So things have been very silent over here because I haven't done much riding. Preparing to sell our farm has taken a LOT of time and it isn't leaving a lot of time for much else. It is now, sadly, on the market and things have slowed down so I have finally got back to riding. Which is good since we have our second Horse Trial of the year on Sunday. Yikes!
After our poor showing at the beginning of the month, I took a lesson with a new jump instructor, B. It went remarkably well, she had us going through all sorts of crazy stuff. She is big on jumping angles and skinnies and we did a lot of that. She saw Mia's habit of stretching DOWN with her head during the jump and agreed I needed to try to stop her. Mia puts her head way down which gives her tons of rein and is doing it for balance. At least right now, she doesn't have the balance or education to be able to maintain herself after the jump with her current tactic and she certainly has problems with combinations as a result. If I hold her over the jump, she will (and does) rip me out of the saddle to put her head forward and down. If I let her go over the jump, she will likely accelerate quickly upon landing. If I let her before the jump, she will likely jump flat and knock things over. The compromise is that I am holding her to the fence, giving her the rein to do what she needs over the jump and then pulling her up immediately upon landing, even if she fights and makes it look super ugly. Fun! B also said I should not change bits and should keep going in the snaffle. I am sure that is the best way to go, I still had hoped for an excuse to bump up. Ugh baby horses.
Mia then had a week of a break before we kicked off again. Our first ride back was dressage and she was heavy, heavy, heavy. She had no desire to really bend but wasn't all that bad. Our second ride back, however, ugh. Mia decide she could not horse. Cantering to the right was something that only other horses could do, not her. Consistent trotting was out of the question. It was either slamming on the brakes or going forward with so much gusto that she is very clearly rushing and completely ignoring the aids. And leaping. There was leaping involved when I had the audacity to ask for an upward transition. Fun. Not. We rode for almost an hour and a half before we got some semblance of a normal trot and canter back with Mia being halfway decent. Not good, just halfway decent. At least no one died, right?

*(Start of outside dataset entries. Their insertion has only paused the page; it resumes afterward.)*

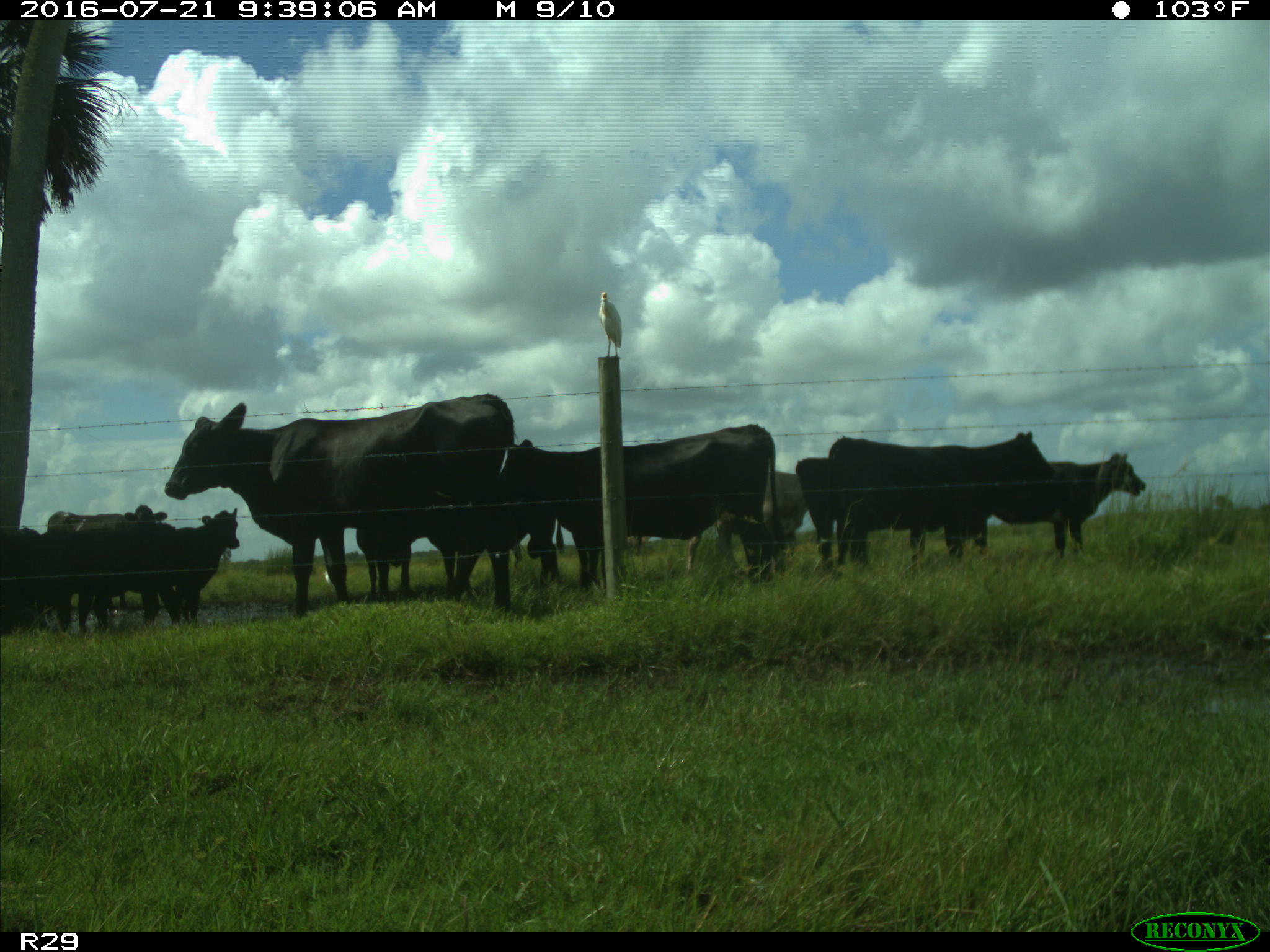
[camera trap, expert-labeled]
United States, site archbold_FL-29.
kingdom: Animalia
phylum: Chordata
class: Mammalia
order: Artiodactyla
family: Bovidae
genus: Bos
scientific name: Bos taurus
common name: domestic cow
Bos taurus (domestic cow).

Our ride Wednesday was much more productive, Mia remembered that she COULD horse! She COULD canter both directions, she COULD trot, she COULD bend, she COULD listen to my legs. Oh my red mare, how fun you are :) We had a pretty decent dressage ride and called it a night. Last night, however, was awesome. We had a fitness/jumping ride and Mia was on it. I set 2 stadium fences up outside, a barrel on its side outside and created a "xc" fence out of some logs in the pasture. After warming up, we trotted immediately outside and over the first stadium fence cold, no letting her see what we were doing but just immediately trotting outside and directly to the fence. Mia was awesome and jumped it with no hesitation. We then jumped the stadium fence to the barrel and she was perfect, no wiggles at all! We then jumped the two stadium fences at an angled 3 stride and she, again, was perfect. We jumped combinations of all of them several times before trotting down over the hill to the xc fence and just went to it. No showing it to her, just going. She did look at it but went forward to it with virtually no hesitation at all. Yay mare!! The last jump course we did was over the angled stadium fences, down over the hill to the xc fence, back up the hill and I was going to go around the barrel and go to the stadium fence. As we approached the barrel, she locked onto the barrel, shifted her entire body to the right for 2 strides and jumped the barrel. On her own! None of that was me!
I am very optimistic after last night's ride, I think maybe, perhaps maybe my jumping machine is back? She is still throwing her head way down and I am still fighting to keep it up but the fact that she had zero hesitation over any of the fences AND course corrected herself so she could jump a 4 foot skinny barrel that was just laying on the ground (with no standards) makes me very happy. We have a dressage ride tonight and probably tomorrow, let's hope things go well for our show. Thankfully all the crap the mare has pulled over this past month is overshadowed by her two good rides :)
Sounds like you had a really great lesson and that you're back on track :D
ReplyDeleteexciting about the new trainer - and that last jump school sounds like so much fun! yay for getting your jumping machine back :)
ReplyDeleteIt sounds like maybe this is all just green horse stuff. Hopefully with more experience and strength she will stop doing all of that. I hope the next trial goes great! Good luck!